Illustrative: Demonstrators participate in a pro-Palestinian protest in Piazza Duomo in Milan, Italy, on Nov. 23, 2024. Photo: Alessandro Bremec/NurPhoto via Reuters Connect
The Italian Adriatic port of Ravenna on Thursday refused entry to two trucks said to be carrying arms to Israel, as protests mount among Italian dockworkers and other labor groups against the offensive in Gaza.
The center-left mayor of Ravenna, Alessandro Barattoni, told reporters the port authority had accepted the request from him and the regional government to deny access to the lorries carrying explosives en route to the Israeli port of Haifa.
“The Italian state says it has blocked the sale of arms to Israel but it is unacceptable that, thank to bureaucratic loopholes, they can pass through Italy from other countries,” Barattoni said in a statement.
He did not provide details on where the containers had come from or provide evidence of their contents.
Similar action to block arms shipments to Israel has been taken by dockworkers in other European countries such as France, Sweden, and Greece.
Ravenna’s decision reflects growing mobilization in Italy against Israel‘s military campaign and in support of an international flotilla trying to deliver aid to the Palestinians.
A spokesperson from the Israeli embassy in Rome said they did not have sufficiently detailed information about the case and so declined to comment. Israel‘s government sometimes accuses Europea nations of bias against it and swallowing propaganda by the Hamas terrorist group whom it is fighting in Gaza.
On Friday Italy’s largest trade union body, the CGIL, will hold a national half-day strike and marches in Rome and other cities, while on Sept. 22 two other unions will halt work and try to block activity in the large ports of Genoa and Livorno.
“We won’t let a single pin through the port,” said Riccardo Rudino from the Calp dockers’ union in Genoa.
Israel launched its offensive after Hamas-led terrorists attacked southern Israel on Oct. 7, 2023, killing more than 1,200 people and taking 251 hostages.

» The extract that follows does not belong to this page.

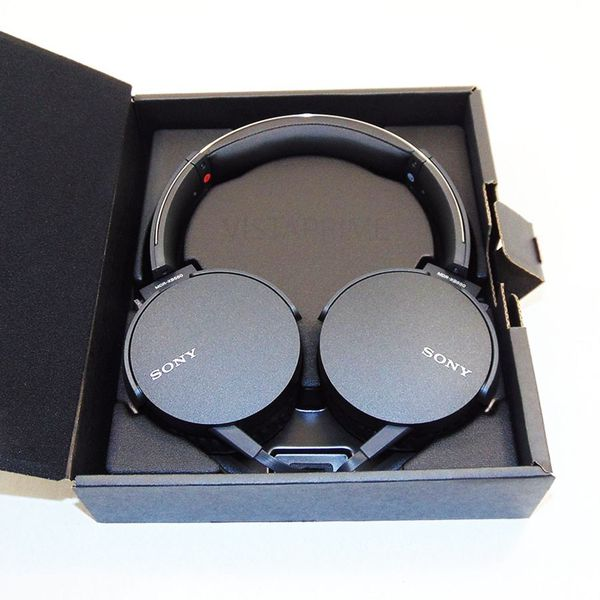 Sony Stereo Headphones XB550AP brand new. Extra Bass, hands Free calls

The CGIL said its protests were aimed at generating pressure on Prime Minister Giorgia Meloni’s government “to suspend all commercial and military cooperation agreements with Israel, lift the humanitarian embargo, and recognize the State of Palestine.”
Foreign Minister Antonio Tajani said on Thursday Italy would support EU sanctions against violent Israeli settlers and Israeli ministers who have made “unacceptable” comments on Gaza and the West Bank, and was open to considering trade sanctions.